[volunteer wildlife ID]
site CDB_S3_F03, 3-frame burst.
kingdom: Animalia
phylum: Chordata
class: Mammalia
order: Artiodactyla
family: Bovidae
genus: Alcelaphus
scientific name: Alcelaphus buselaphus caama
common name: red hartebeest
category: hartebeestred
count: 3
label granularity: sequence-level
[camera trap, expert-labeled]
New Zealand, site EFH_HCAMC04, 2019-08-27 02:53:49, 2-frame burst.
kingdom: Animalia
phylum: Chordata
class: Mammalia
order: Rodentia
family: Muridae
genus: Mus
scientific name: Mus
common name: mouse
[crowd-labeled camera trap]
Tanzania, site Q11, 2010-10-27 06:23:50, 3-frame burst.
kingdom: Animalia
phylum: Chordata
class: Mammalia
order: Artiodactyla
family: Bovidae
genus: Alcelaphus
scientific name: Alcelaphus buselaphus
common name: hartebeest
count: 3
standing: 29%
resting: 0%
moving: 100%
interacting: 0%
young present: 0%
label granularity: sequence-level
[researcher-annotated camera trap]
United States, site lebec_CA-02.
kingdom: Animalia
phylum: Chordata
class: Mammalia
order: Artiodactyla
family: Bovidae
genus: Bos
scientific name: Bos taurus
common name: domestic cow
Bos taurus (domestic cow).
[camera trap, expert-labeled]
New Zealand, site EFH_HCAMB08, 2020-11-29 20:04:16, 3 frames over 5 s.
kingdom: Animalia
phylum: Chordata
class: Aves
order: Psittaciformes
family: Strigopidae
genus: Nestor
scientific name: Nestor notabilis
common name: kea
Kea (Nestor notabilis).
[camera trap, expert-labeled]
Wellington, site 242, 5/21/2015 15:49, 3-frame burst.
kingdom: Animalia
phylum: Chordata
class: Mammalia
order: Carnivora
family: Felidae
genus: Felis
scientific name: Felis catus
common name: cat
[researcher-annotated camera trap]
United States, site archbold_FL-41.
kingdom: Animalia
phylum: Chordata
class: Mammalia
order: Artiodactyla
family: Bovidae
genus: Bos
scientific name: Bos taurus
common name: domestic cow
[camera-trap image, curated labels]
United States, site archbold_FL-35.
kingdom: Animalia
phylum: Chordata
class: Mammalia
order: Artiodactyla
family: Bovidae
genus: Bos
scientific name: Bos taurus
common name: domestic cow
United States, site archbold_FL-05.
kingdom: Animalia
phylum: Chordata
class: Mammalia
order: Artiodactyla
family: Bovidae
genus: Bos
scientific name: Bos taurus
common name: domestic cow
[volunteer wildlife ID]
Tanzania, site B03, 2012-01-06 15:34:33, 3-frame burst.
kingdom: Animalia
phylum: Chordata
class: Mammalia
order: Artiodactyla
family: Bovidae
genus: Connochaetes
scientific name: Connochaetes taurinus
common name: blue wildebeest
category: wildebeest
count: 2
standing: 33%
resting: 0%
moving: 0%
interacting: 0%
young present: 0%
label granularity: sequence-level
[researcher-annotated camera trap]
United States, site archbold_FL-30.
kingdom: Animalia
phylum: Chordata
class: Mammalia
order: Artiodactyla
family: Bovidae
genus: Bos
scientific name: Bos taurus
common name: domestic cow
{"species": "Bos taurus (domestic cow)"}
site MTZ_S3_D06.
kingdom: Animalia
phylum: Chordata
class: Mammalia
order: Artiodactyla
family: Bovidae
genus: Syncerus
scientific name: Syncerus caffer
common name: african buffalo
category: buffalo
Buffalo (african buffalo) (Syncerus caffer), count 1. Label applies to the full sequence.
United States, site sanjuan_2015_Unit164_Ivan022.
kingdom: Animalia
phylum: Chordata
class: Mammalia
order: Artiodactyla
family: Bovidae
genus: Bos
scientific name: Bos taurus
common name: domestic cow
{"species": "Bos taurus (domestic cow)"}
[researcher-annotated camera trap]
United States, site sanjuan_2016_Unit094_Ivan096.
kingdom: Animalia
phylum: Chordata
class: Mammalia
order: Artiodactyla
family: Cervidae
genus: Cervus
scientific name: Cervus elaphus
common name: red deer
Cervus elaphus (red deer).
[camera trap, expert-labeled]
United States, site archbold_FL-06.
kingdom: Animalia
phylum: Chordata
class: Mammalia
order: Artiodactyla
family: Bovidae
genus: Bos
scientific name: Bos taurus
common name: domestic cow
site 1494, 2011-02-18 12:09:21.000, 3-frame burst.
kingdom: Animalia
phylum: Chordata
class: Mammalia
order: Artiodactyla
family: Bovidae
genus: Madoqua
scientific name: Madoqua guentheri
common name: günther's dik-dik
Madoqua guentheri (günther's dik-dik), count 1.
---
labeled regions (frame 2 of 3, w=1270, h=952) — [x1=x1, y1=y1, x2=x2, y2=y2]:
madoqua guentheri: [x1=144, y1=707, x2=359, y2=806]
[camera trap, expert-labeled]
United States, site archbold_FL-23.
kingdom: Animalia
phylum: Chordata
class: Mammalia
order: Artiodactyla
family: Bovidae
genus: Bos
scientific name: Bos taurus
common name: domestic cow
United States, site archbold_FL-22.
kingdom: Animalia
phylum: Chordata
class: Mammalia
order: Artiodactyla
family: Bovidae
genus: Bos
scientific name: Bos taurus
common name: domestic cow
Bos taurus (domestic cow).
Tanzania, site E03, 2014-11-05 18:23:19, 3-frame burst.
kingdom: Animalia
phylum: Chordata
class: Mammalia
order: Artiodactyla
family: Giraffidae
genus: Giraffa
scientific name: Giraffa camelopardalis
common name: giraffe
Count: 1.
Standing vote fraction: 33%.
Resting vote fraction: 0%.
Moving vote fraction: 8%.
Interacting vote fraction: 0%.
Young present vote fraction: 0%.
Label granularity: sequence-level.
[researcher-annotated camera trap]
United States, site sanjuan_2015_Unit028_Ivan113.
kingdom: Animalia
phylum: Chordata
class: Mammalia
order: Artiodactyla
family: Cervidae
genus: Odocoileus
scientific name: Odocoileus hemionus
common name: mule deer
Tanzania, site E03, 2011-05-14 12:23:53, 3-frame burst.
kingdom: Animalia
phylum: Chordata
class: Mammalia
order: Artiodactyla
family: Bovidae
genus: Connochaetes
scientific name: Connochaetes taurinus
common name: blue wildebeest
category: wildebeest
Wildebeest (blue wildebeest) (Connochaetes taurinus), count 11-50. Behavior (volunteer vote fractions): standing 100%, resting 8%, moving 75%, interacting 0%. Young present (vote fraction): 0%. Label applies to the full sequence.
-*-*-
◆ **WHAT NEEDS TO BE DONE**: Quote every line of the data, word for word.

◆ **TASK SOLUTION**:
[volunteer wildlife ID]
site CDB_S3_F03, 3-frame burst.
kingdom: Animalia
phylum: Chordata
class: Mammalia
order: Artiodactyla
family: Bovidae
genus: Alcelaphus
scientific name: Alcelaphus buselaphus caama
common name: red hartebeest
category: hartebeestred
count: 3
label granularity: sequence-level
[camera trap, expert-labeled]
New Zealand, site EFH_HCAMC04, 2019-08-27 02:53:49, 2-frame burst.
kingdom: Animalia
phylum: Chordata
class: Mammalia
order: Rodentia
family: Muridae
genus: Mus
scientific name: Mus
common name: mouse
[crowd-labeled camera trap]
Tanzania, site Q11, 2010-10-27 06:23:50, 3-frame burst.
kingdom: Animalia
phylum: Chordata
class: Mammalia
order: Artiodactyla
family: Bovidae
genus: Alcelaphus
scientific name: Alcelaphus buselaphus
common name: hartebeest
count: 3
standing: 29%
resting: 0%
moving: 100%
interacting: 0%
young present: 0%
label granularity: sequence-level
[researcher-annotated camera trap]
United States, site lebec_CA-02.
kingdom: Animalia
phylum: Chordata
class: Mammalia
order: Artiodactyla
family: Bovidae
genus: Bos
scientific name: Bos taurus
common name: domestic cow
Bos taurus (domestic cow).
[camera trap, expert-labeled]
New Zealand, site EFH_HCAMB08, 2020-11-29 20:04:16, 3 frames over 5 s.
kingdom: Animalia
phylum: Chordata
class: Aves
order: Psittaciformes
family: Strigopidae
genus: Nestor
scientific name: Nestor notabilis
common name: kea
Kea (Nestor notabilis).
[camera trap, expert-labeled]
Wellington, site 242, 5/21/2015 15:49, 3-frame burst.
kingdom: Animalia
phylum: Chordata
class: Mammalia
order: Carnivora
family: Felidae
genus: Felis
scientific name: Felis catus
common name: cat
[researcher-annotated camera trap]
United States, site archbold_FL-41.
kingdom: Animalia
phylum: Chordata
class: Mammalia
order: Artiodactyla
family: Bovidae
genus: Bos
scientific name: Bos taurus
common name: domestic cow
[camera-trap image, curated labels]
United States, site archbold_FL-35.
kingdom: Animalia
phylum: Chordata
class: Mammalia
order: Artiodactyla
family: Bovidae
genus: Bos
scientific name: Bos taurus
common name: domestic cow
United States, site archbold_FL-05.
kingdom: Animalia
phylum: Chordata
class: Mammalia
order: Artiodactyla
family: Bovidae
genus: Bos
scientific name: Bos taurus
common name: domestic cow
[volunteer wildlife ID]
Tanzania, site B03, 2012-01-06 15:34:33, 3-frame burst.
kingdom: Animalia
phylum: Chordata
class: Mammalia
order: Artiodactyla
family: Bovidae
genus: Connochaetes
scientific name: Connochaetes taurinus
common name: blue wildebeest
category: wildebeest
count: 2
standing: 33%
resting: 0%
moving: 0%
interacting: 0%
young present: 0%
label granularity: sequence-level
[researcher-annotated camera trap]
United States, site archbold_FL-30.
kingdom: Animalia
phylum: Chordata
class: Mammalia
order: Artiodactyla
family: Bovidae
genus: Bos
scientific name: Bos taurus
common name: domestic cow
{"species": "Bos taurus (domestic cow)"}
site MTZ_S3_D06.
kingdom: Animalia
phylum: Chordata
class: Mammalia
order: Artiodactyla
family: Bovidae
genus: Syncerus
scientific name: Syncerus caffer
common name: african buffalo
category: buffalo
Buffalo (african buffalo) (Syncerus caffer), count 1. Label applies to the full sequence.
United States, site sanjuan_2015_Unit164_Ivan022.
kingdom: Animalia
phylum: Chordata
class: Mammalia
order: Artiodactyla
family: Bovidae
genus: Bos
scientific name: Bos taurus
common name: domestic cow
{"species": "Bos taurus (domestic cow)"}
[researcher-annotated camera trap]
United States, site sanjuan_2016_Unit094_Ivan096.
kingdom: Animalia
phylum: Chordata
class: Mammalia
order: Artiodactyla
family: Cervidae
genus: Cervus
scientific name: Cervus elaphus
common name: red deer
Cervus elaphus (red deer).
[camera trap, expert-labeled]
United States, site archbold_FL-06.
kingdom: Animalia
phylum: Chordata
class: Mammalia
order: Artiodactyla
family: Bovidae
genus: Bos
scientific name: Bos taurus
common name: domestic cow
site 1494, 2011-02-18 12:09:21.000, 3-frame burst.
kingdom: Animalia
phylum: Chordata
class: Mammalia
order: Artiodactyla
family: Bovidae
genus: Madoqua
scientific name: Madoqua guentheri
common name: günther's dik-dik
Madoqua guentheri (günther's dik-dik), count 1.
---
labeled regions (frame 2 of 3, w=1270, h=952) — [x1=x1, y1=y1, x2=x2, y2=y2]:
madoqua guentheri: [x1=144, y1=707, x2=359, y2=806]
[camera trap, expert-labeled]
United States, site archbold_FL-23.
kingdom: Animalia
phylum: Chordata
class: Mammalia
order: Artiodactyla
family: Bovidae
genus: Bos
scientific name: Bos taurus
common name: domestic cow
United States, site archbold_FL-22.
kingdom: Animalia
phylum: Chordata
class: Mammalia
order: Artiodactyla
family: Bovidae
genus: Bos
scientific name: Bos taurus
common name: domestic cow
Bos taurus (domestic cow).
Tanzania, site E03, 2014-11-05 18:23:19, 3-frame burst.
kingdom: Animalia
phylum: Chordata
class: Mammalia
order: Artiodactyla
family: Giraffidae
genus: Giraffa
scientific name: Giraffa camelopardalis
common name: giraffe
Count: 1.
Standing vote fraction: 33%.
Resting vote fraction: 0%.
Moving vote fraction: 8%.
Interacting vote fraction: 0%.
Young present vote fraction: 0%.
Label granularity: sequence-level.
[researcher-annotated camera trap]
United States, site sanjuan_2015_Unit028_Ivan113.
kingdom: Animalia
phylum: Chordata
class: Mammalia
order: Artiodactyla
family: Cervidae
genus: Odocoileus
scientific name: Odocoileus hemionus
common name: mule deer
Tanzania, site E03, 2011-05-14 12:23:53, 3-frame burst.
kingdom: Animalia
phylum: Chordata
class: Mammalia
order: Artiodactyla
family: Bovidae
genus: Connochaetes
scientific name: Connochaetes taurinus
common name: blue wildebeest
category: wildebeest
Wildebeest (blue wildebeest) (Connochaetes taurinus), count 11-50. Behavior (volunteer vote fractions): standing 100%, resting 8%, moving 75%, interacting 0%. Young present (vote fraction): 0%. Label applies to the full sequence.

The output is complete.